4.6. Gelet op het feit dat belanghebbende de inspecteur de gegevens heeft onthouden die nodig waren voor het vaststellen van de winst, is het Hof met de rechtbank van oordeel dat het niet onredelijk is dat de inspecteur deze gegevens heeft afgeleid uit de voor de voorafgaande jaren (2004 en 2005) in aanmerking genomen gegevens ter zake. Hieraan doet niet af dat ook in die voorafgaande jaren sprake was van door de inspecteur uit eerdere jaren afgeleide gegevens, nu belanghebbende ook voor die jaren (2004 en 2005) heeft verzaakt de benodigde gegevens te verstrekken. Gelet hierop dient de inspecteur een zekere marge te worden gegund bij de door hem gemaakte schatting; niet gezegd kan worden dat de in aanmerking genomen belastbare winst onredelijk of naar willekeur is vastgesteld.

4.7. Het bedrag van de in geschil zijnde aanslag/verliesverrekeningsbeschikking alsmede de opgelegde verzuimboete zijn op één aanslagbiljet vermeld. Het bepaalde in artikel 27h, vierde lid, in verbinding met artikel 26a, tweede lid, en artikel 24a, tweede lid, AWR brengt mee dat het hoger beroep van belanghebbende dat is gericht tegen de aanslag, moet worden geacht (nu daaruit van het tegendeel niet blijkt) mede betrekking te hebben op de verzuimboete. Tegenover de gemotiveerde mededeling in de uitspraak op bezwaar van de inspecteur - zoals weergegeven onder 2.2 - dat sprake is van een vierde verzuim om de aangifteverplichting na te komen en dat om die reden de verzuimboete is vastgesteld op € 158, heeft belanghebbende niets aangevoerd. Het Hof acht deze boete passend en geboden, nu ook overigens geen omstandigheden aannemelijk zijn geworden die dienen te leiden tot vermindering ervan.

Slotsom

4.8. Het vorenoverwogene voert tot de slotsom dat de rechtbank op goede gronden de juiste beslissing heeft genomen. Het Hof zal de uitspraak van de rechtbank dan ook bevestigen.

5. Kosten

Het Hof acht geen termen aanwezig een partij op de voet van artikel 8:75 van de Algemene wet bestuursrecht te veroordelen in de proceskosten

6. Beslissing

Het Hof bevestigt de uitspraak van de rechtbank.

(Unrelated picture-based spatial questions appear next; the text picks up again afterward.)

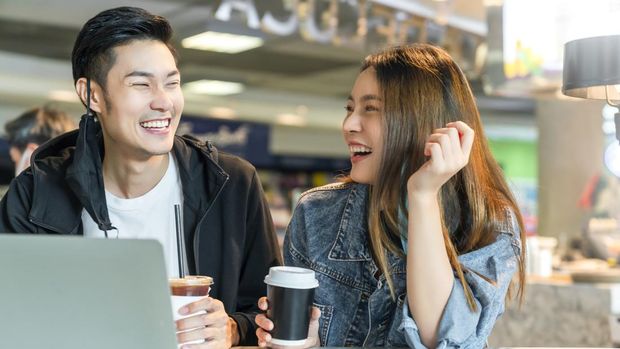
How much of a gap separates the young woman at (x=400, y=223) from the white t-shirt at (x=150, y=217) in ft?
1.08

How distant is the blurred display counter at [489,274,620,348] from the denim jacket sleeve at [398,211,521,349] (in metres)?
2.07

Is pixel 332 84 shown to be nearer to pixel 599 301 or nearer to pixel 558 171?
pixel 558 171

De uitspraak is gedaan door mrs. J. den Boer, E.F. Faase en H.E. Kostense, leden van de belastingkamer, in tegenwoordigheid van mr. E.G. van der Laan als griffier. De beslissing is op 7 maart 2013 in het openbaar uitgesproken.

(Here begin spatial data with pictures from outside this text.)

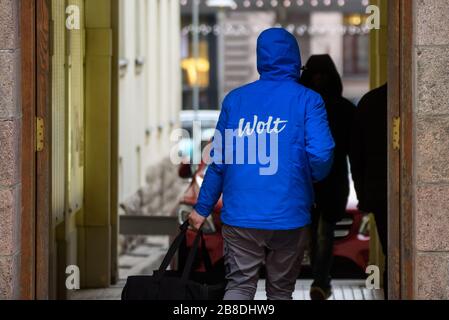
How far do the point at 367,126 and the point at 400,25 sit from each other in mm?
1516

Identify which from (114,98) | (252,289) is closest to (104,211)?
(114,98)

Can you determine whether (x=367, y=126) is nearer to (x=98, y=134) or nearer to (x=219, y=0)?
(x=98, y=134)

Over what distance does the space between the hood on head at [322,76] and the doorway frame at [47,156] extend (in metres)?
2.06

Tegen deze uitspraak kan binnen zes weken na de verzenddatum beroep in cassatie worden ingesteld bij de Hoge Raad der Nederlanden (belastingkamer), Postbus 20303, 2500 EH Den Haag. Daarbij moet het volgende in acht worden genomen:

1.. bij het beroepschrift wordt een afschrift van deze uitspraak overgelegd.

2. het beroepschrift moet ondertekend zijn en ten minste het volgende vermelden:

a. de naam en het adres van de indiener;

b. een dagtekening;

c. een omschrijving van de uitspraak waartegen het beroep in cassatie is gericht;

d. de gronden van het beroep in cassatie.

Voor het instellen van beroep in cassatie is griffierecht verschuldigd. Na het instellen van beroep in cassatie ontvangt de indiener een nota griffierecht van de griffier van de Hoge Raad.

In het cassatieberoepschrift kan de Hoge Raad verzocht worden om de wederpartij te veroordelen in de proceskosten.